→ **Exercise data**
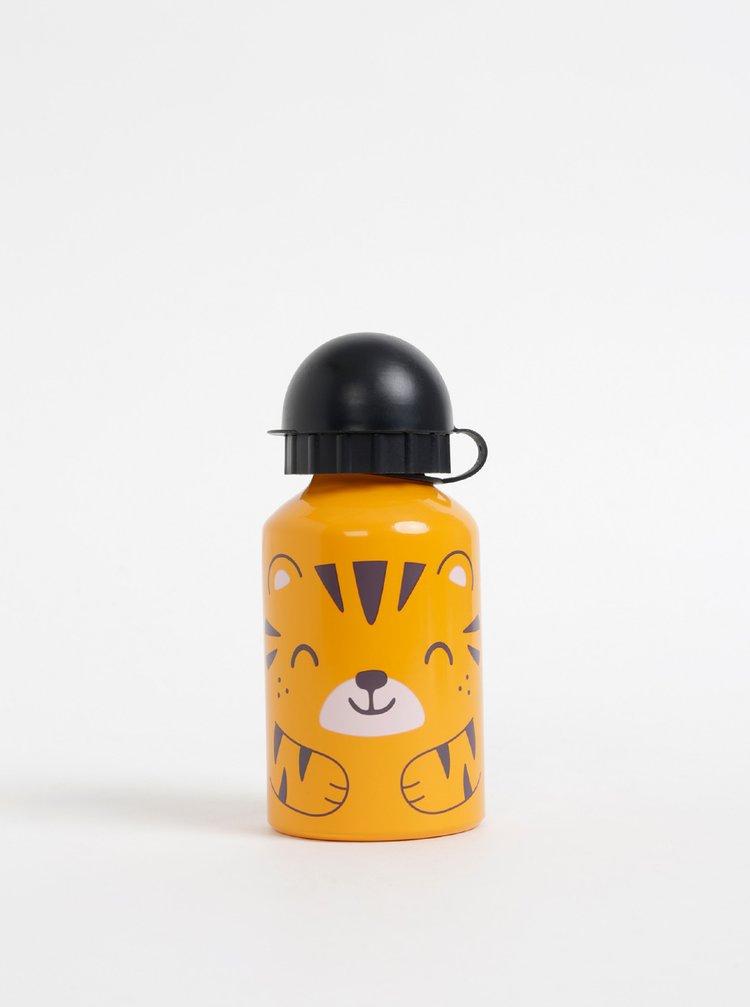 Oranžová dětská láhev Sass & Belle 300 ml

---

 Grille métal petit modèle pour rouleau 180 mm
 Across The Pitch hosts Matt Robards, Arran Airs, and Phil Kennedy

→ **What needs to be done**
Beginning with the line that has "Grille métal petit" and ending with the line that has "Across The Pitch", set down the lines above exactly and include no others.

→ **Exercise output**
 Grille métal petit modèle pour rouleau 180 mm
 Across The Pitch hosts Matt Robards, Arran Airs, and Phil Kennedy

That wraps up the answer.